Tinea imbricata (also known in parts of Indonesia as “Kaskado”) is a superficial fungal infection of the skin limited to southwest Polynesia, Melanesia, Southeast Asia, India, and Central America. The skin lesions, often itchy, occur mainly in the torso and limbs. The name tinea imbricata is derived from the Latin for "tiled" (imbricatus) since the lesions are often lamellar. The lesions are often treated with griseofulvin or terbinafine.

The condition has also become known as "Tokelau" - the name apparently references the islands of Tokelau in the South Pacific.

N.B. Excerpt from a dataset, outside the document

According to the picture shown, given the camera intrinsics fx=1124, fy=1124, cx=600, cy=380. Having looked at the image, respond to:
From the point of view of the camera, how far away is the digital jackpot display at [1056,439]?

The risk of developing tinea imbricata is probably inherited as an autosomal recessive trait.

Tinea imbricata is associated with Trichophyton concentricum.

==Tinea pseudoimbricata==
The term "tinea pseudoimbricata" synonymous with "tinea indecisiva", was coined to describe a form of tinea mimicking the concentric rings of tinea imbricata, but is caused by local or systemic immunosuppression. Since then, 3 cases of Trichophyton tonsurans have been associated with it, as well as Trichophyton rubrum which can trigger mycosis fungoides.
Mixed infections with scabies have been described to produce tinea pseudoimbricata.

As of 2015 in India, corticosteroid–antifungal–antibacterial combinations sold as over-the-counter drug have led to an increase in chronic, recurrent, difficult to treat fungal infections of the skin, including tinea pseudoimbricata.